Page text Block Start

The head of the UN anti-drug agency, the International Narcotics Control Board (INCB), fears that the ongoing trend of marijuana legalization is normalizing a risky drug.
In a recent interview with the Spanish-language EFE, Viroj Sumyai warned of public health risks following the legalization of the recreational cannabis.
Last year, Uruguay became the first country in the world that legalized the recreational use of marijuana, and Canada is following suit this summer.
“There is a misperception that cannabis is not bad. When we talk about smoking marijuana there is a risk, just like when we talk about smoking tobacco. Marijuana also has dangerous chemicals.”
The INCB’s head cited the Single Convention on Narcotic Drugs of 1961, which was amended by the 1972 Protocol, saying these substances should only be used for medical and scientific purposes.
UN Report, Canada
In its recently reported published last week in Vienna, INCB said the medical and recreational use of cannabis in South America reduces “the perception of risk” of the drug.
In the report, the UN agency expressed concern over Canada’s imminent weed legalization.
“The Board notes with concern that in Canada, draft legislation intended to authorize and regulate the nonmedical consumption of cannabis was introduced in the House of Commons in April 2017,” the UN report said.
“As the Board has stated repeatedly if passed into law, provisions of Bill C-45, which permit the non-medical and non-scientific use of cannabis would be incompatible with the obligations assumed by Canada under the 1961 Convention as amended.”
The report also described the UK as the number producer and exporter of so-called legal cannabis despite the illegal use of medical marijuana in Britain.
It is unclear how the UN will fully react with the inevitable increased export of cannabis worldwide.

Page text Block End
Supplied entries Block Start

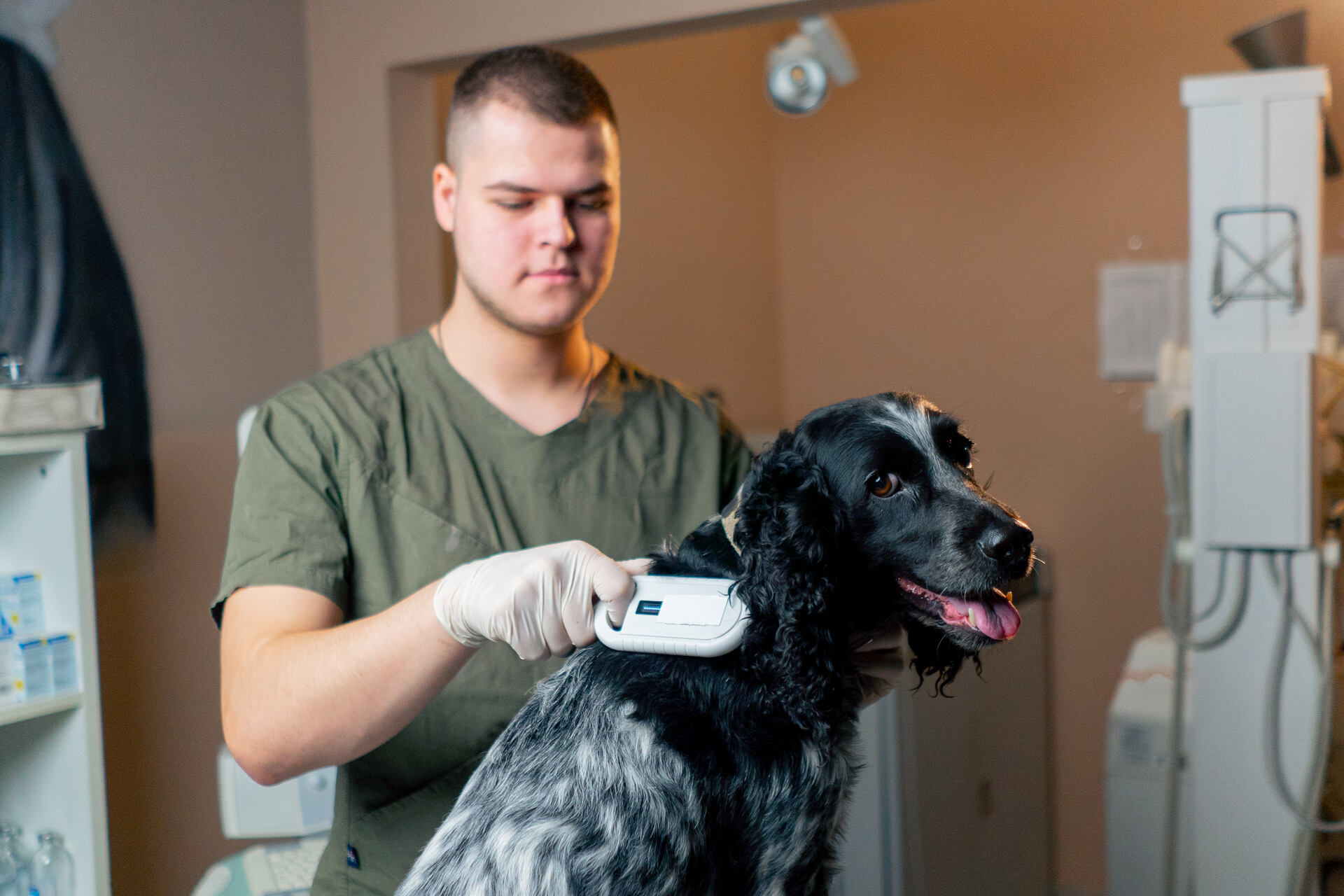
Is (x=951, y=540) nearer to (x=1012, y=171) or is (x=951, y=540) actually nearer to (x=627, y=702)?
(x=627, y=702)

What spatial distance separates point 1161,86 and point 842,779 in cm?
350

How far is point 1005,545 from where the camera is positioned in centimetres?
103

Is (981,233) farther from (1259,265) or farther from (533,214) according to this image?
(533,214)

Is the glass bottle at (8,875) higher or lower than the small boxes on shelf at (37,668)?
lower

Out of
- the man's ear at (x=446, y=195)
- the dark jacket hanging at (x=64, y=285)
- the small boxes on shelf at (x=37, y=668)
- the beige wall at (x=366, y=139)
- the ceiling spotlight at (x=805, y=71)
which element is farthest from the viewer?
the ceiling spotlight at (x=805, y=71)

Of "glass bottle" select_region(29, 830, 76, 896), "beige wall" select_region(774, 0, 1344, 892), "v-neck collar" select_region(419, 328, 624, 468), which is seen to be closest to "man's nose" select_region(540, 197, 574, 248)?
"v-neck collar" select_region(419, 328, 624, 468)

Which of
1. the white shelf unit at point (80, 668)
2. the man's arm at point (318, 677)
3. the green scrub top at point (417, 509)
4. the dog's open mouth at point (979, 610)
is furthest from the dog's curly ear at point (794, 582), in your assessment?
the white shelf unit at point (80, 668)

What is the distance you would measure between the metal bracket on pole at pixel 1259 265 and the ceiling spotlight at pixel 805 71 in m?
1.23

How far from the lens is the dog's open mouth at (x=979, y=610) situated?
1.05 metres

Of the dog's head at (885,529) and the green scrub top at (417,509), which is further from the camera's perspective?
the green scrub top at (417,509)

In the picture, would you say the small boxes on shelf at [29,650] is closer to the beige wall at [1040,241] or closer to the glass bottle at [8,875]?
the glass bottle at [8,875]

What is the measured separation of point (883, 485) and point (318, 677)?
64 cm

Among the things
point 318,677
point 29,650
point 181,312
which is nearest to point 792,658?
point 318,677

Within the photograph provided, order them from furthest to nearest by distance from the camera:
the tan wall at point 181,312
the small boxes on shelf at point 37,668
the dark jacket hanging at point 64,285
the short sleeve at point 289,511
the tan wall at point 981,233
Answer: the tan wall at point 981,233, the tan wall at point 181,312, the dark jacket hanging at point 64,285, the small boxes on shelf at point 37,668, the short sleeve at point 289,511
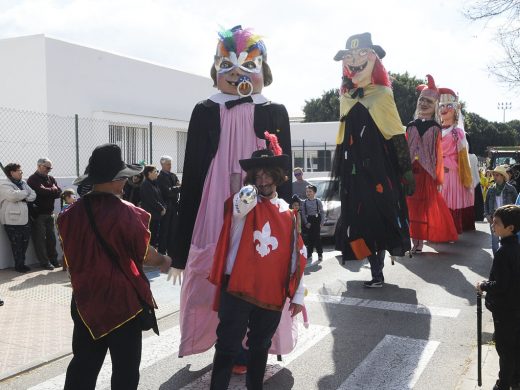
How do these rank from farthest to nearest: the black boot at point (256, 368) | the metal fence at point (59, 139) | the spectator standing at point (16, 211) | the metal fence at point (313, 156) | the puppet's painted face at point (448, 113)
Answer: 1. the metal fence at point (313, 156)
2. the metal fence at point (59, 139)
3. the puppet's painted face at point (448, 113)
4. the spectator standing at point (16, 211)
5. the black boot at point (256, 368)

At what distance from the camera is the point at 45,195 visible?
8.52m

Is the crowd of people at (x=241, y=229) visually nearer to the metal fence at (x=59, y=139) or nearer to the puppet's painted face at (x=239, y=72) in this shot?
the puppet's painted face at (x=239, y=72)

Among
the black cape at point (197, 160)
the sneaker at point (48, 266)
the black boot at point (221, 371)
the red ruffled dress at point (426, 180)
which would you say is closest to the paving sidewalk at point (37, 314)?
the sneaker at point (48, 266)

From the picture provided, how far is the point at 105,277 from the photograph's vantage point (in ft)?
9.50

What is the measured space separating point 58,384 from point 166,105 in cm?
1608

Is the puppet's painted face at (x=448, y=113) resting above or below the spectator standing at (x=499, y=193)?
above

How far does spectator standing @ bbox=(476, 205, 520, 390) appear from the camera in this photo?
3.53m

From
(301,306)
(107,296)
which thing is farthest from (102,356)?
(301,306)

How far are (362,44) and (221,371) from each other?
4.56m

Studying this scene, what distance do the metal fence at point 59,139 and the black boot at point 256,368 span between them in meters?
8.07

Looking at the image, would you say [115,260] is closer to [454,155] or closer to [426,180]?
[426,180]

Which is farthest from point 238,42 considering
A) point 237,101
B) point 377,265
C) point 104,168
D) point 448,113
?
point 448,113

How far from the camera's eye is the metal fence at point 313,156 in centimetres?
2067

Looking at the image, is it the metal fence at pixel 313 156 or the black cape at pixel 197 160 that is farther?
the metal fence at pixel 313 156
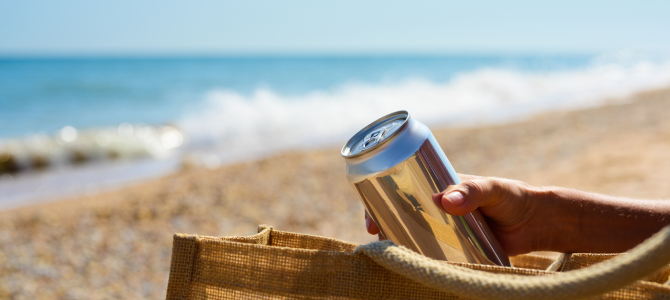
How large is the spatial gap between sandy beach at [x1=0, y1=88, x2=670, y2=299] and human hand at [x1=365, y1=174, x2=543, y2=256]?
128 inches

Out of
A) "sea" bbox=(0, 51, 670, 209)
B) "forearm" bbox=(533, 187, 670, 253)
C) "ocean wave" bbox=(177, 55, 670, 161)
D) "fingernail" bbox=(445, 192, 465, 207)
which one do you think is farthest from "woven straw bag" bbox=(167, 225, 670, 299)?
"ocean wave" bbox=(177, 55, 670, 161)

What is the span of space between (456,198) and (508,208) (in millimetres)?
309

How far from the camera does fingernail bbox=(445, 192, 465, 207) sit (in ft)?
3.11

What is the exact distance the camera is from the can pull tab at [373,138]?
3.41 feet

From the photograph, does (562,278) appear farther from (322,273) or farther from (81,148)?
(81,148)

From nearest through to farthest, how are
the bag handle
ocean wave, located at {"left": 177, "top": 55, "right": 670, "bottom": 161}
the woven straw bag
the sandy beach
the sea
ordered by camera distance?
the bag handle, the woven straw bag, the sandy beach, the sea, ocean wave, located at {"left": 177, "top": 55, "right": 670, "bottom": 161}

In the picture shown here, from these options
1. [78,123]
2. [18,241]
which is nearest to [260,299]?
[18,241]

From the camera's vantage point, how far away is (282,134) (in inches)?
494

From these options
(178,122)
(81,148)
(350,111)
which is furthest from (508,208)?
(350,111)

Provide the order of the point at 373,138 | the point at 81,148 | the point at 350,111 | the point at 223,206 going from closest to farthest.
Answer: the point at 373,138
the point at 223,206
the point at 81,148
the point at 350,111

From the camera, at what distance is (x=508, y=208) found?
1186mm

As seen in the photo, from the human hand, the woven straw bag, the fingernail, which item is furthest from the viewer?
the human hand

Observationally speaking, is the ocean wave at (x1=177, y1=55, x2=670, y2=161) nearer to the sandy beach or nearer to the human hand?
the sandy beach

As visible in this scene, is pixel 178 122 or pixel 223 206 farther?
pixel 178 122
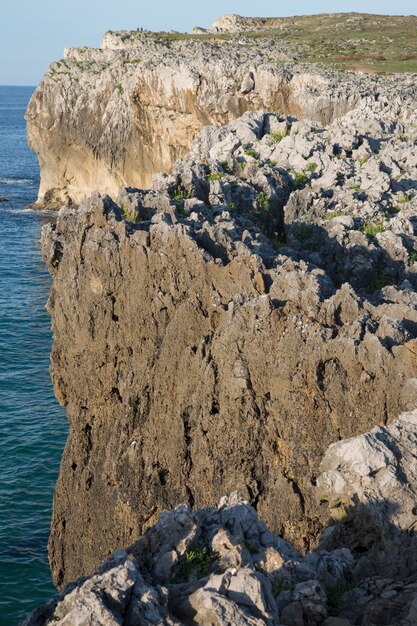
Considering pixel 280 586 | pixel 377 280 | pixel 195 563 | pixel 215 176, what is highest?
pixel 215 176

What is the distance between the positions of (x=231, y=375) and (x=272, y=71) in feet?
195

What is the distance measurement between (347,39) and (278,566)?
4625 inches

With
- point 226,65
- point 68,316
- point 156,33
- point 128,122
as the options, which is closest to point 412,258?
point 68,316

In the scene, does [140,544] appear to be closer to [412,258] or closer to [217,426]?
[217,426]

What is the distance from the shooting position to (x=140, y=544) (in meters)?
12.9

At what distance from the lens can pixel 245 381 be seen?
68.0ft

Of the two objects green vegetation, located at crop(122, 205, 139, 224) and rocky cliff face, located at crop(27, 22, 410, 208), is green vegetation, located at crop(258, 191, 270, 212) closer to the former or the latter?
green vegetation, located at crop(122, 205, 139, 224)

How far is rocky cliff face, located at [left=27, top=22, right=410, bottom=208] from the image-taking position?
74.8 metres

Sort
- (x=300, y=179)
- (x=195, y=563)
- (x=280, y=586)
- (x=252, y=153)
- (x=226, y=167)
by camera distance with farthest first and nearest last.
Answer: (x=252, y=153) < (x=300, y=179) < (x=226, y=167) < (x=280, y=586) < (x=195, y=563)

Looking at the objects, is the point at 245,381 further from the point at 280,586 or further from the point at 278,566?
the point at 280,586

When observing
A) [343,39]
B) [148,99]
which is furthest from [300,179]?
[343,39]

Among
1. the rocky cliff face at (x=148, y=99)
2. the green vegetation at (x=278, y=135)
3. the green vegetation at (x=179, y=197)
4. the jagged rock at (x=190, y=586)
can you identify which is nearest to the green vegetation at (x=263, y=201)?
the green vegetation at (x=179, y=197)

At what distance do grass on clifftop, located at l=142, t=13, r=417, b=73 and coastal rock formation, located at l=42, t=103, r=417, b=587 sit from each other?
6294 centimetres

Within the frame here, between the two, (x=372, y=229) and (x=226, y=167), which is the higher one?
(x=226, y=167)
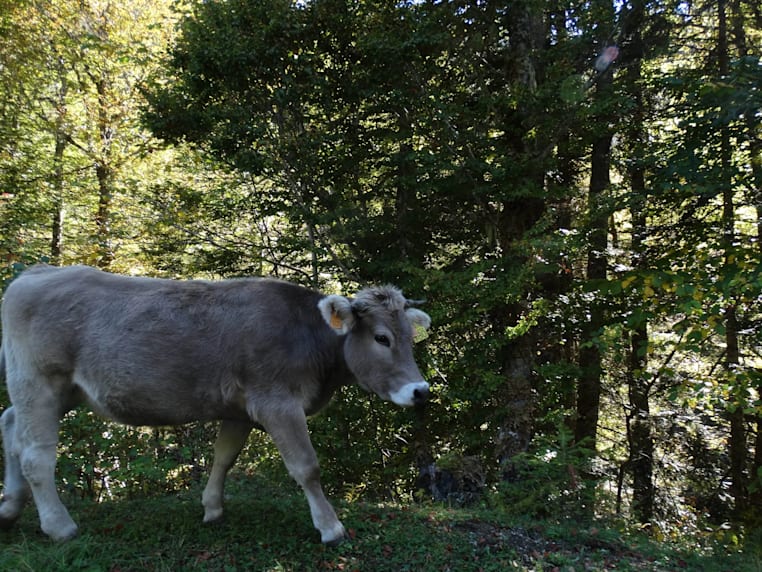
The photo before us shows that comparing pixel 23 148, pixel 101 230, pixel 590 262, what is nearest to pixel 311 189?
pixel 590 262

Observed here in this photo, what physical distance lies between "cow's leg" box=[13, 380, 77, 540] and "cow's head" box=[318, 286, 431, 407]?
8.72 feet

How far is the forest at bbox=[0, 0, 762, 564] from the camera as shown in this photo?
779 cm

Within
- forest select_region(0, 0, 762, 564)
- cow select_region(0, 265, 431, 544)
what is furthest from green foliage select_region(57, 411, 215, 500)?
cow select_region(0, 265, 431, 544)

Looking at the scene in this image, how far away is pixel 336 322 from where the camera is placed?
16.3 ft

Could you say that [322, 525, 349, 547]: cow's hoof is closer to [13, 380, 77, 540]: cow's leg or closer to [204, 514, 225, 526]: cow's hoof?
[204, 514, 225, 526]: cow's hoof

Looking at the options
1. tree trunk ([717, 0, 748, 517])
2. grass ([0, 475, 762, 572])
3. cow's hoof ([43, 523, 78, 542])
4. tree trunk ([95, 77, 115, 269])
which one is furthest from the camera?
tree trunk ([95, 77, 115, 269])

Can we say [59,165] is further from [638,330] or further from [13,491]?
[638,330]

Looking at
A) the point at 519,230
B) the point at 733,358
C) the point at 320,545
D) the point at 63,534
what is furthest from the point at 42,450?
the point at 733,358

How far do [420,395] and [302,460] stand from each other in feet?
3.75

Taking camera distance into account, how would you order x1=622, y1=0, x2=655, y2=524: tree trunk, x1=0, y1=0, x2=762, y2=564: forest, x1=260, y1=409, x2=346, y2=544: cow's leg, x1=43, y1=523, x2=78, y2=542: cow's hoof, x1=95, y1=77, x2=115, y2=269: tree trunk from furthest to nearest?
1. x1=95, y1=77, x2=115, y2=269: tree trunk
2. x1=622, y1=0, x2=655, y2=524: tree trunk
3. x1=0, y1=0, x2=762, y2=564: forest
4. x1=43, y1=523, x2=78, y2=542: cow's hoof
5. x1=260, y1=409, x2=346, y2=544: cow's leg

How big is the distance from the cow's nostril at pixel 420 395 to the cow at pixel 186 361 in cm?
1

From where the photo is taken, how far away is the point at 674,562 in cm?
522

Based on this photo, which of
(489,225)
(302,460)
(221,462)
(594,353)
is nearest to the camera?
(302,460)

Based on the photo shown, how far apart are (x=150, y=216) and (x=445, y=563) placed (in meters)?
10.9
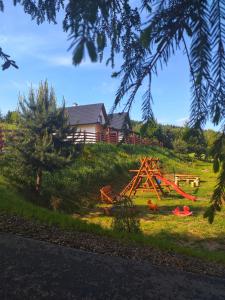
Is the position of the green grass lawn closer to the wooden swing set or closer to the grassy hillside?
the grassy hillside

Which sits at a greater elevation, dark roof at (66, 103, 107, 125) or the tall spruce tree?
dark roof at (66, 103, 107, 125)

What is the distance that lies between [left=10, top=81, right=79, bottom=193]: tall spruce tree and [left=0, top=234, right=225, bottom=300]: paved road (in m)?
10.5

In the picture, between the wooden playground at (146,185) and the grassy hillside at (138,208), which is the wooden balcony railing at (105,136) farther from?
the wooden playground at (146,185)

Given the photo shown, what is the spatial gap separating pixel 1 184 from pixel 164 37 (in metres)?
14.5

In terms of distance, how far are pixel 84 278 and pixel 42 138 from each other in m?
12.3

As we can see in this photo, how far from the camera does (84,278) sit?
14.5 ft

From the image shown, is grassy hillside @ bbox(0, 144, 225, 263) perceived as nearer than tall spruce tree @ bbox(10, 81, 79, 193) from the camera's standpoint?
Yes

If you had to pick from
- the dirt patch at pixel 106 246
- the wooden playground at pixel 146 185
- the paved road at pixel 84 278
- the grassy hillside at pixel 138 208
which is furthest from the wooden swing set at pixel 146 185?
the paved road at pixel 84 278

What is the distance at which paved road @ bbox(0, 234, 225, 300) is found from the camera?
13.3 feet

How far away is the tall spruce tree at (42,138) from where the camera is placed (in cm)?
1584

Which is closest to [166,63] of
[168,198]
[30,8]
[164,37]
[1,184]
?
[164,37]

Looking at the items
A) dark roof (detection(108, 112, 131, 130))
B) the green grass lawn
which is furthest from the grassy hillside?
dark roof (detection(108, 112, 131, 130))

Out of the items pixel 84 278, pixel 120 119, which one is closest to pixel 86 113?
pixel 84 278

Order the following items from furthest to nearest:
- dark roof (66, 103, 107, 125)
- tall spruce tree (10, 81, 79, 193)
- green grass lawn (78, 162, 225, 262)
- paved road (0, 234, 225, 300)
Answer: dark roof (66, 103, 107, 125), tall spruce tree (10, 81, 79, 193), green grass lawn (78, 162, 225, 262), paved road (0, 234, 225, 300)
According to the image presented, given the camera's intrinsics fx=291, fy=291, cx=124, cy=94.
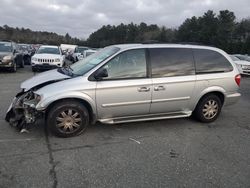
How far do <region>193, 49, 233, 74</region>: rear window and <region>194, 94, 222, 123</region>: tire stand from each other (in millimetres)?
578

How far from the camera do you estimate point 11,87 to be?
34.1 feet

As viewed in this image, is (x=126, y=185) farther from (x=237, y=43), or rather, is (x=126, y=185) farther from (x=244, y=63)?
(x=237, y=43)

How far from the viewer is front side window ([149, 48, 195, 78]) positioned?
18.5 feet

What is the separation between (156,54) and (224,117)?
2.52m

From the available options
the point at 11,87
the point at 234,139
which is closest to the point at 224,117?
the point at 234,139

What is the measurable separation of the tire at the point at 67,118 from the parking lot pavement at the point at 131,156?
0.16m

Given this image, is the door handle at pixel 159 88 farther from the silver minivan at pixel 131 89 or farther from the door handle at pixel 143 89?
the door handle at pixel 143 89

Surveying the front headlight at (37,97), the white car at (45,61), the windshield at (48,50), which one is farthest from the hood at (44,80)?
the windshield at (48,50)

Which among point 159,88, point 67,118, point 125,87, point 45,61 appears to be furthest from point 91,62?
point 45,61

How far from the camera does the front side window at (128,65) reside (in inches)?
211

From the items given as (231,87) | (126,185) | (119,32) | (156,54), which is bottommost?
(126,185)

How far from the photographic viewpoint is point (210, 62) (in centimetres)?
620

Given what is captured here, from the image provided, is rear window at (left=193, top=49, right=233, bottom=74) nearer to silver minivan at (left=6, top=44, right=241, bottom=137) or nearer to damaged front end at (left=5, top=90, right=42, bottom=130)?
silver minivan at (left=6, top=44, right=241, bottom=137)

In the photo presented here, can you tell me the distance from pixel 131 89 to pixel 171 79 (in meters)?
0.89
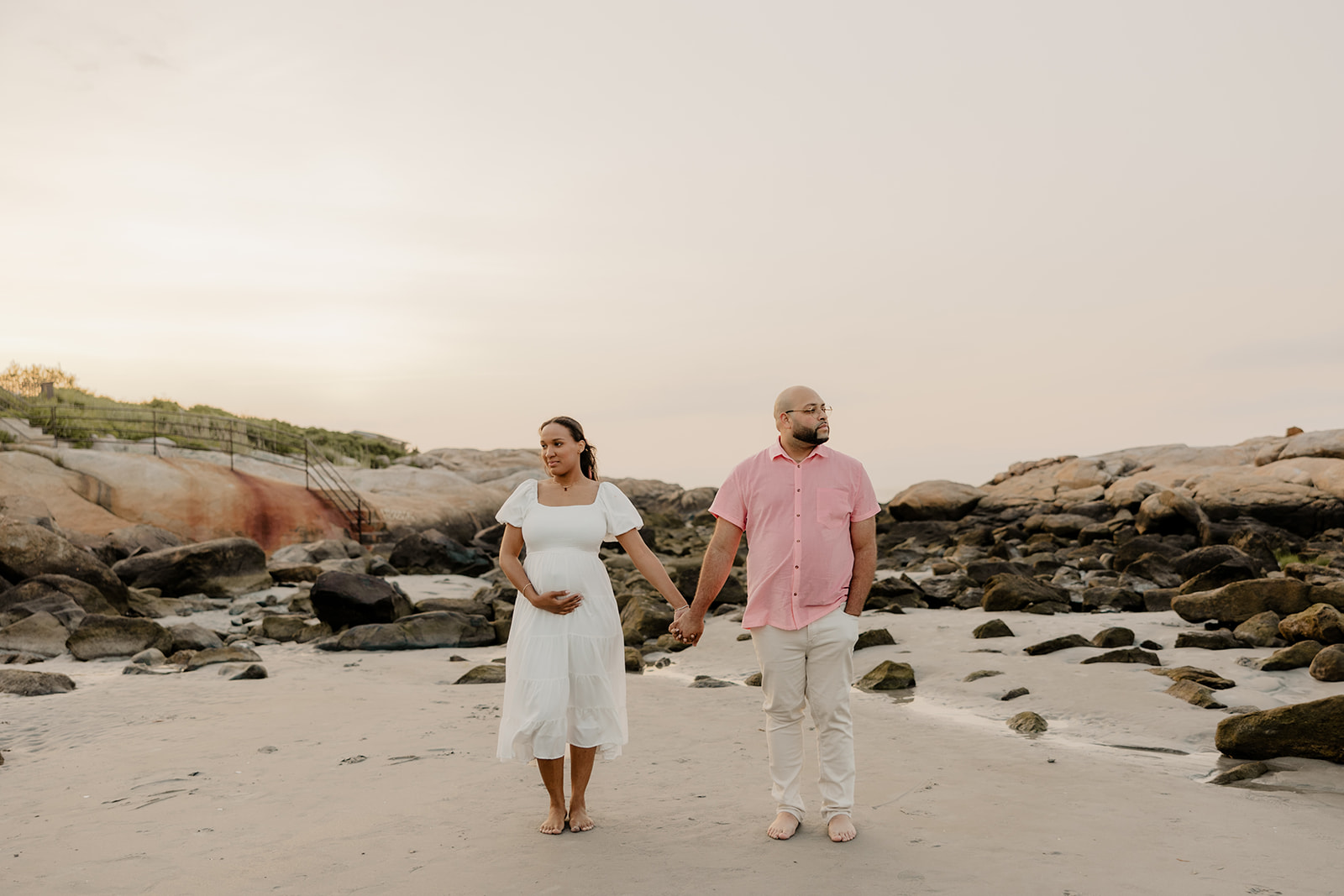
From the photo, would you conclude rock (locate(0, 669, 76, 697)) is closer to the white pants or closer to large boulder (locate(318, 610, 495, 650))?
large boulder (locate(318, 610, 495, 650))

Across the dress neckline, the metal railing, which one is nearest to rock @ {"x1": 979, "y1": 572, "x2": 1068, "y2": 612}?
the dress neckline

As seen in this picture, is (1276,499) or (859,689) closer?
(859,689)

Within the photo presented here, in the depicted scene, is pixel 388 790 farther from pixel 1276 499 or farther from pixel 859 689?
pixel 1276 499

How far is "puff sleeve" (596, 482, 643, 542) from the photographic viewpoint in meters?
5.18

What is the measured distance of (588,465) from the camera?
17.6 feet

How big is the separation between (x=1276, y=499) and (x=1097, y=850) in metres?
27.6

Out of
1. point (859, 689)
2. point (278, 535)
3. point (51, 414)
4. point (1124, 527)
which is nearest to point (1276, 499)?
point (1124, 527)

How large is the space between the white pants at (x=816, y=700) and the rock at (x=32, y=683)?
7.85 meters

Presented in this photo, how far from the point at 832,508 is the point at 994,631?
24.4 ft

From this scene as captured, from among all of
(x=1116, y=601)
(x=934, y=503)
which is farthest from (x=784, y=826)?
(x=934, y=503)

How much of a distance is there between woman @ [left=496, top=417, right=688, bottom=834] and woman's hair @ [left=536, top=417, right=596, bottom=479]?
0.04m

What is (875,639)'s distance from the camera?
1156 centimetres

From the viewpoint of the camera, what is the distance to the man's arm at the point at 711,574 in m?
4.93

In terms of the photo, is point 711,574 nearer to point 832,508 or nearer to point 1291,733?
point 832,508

Supplied entries Block End

◆ **Exercise objective**
According to the article on marijuana legalization, when was Canada's draft legislation on nonmedical cannabis consumption introduced in the House of Commons? These records were drawn from a source separate from the article.

◆ **Result**
April 2017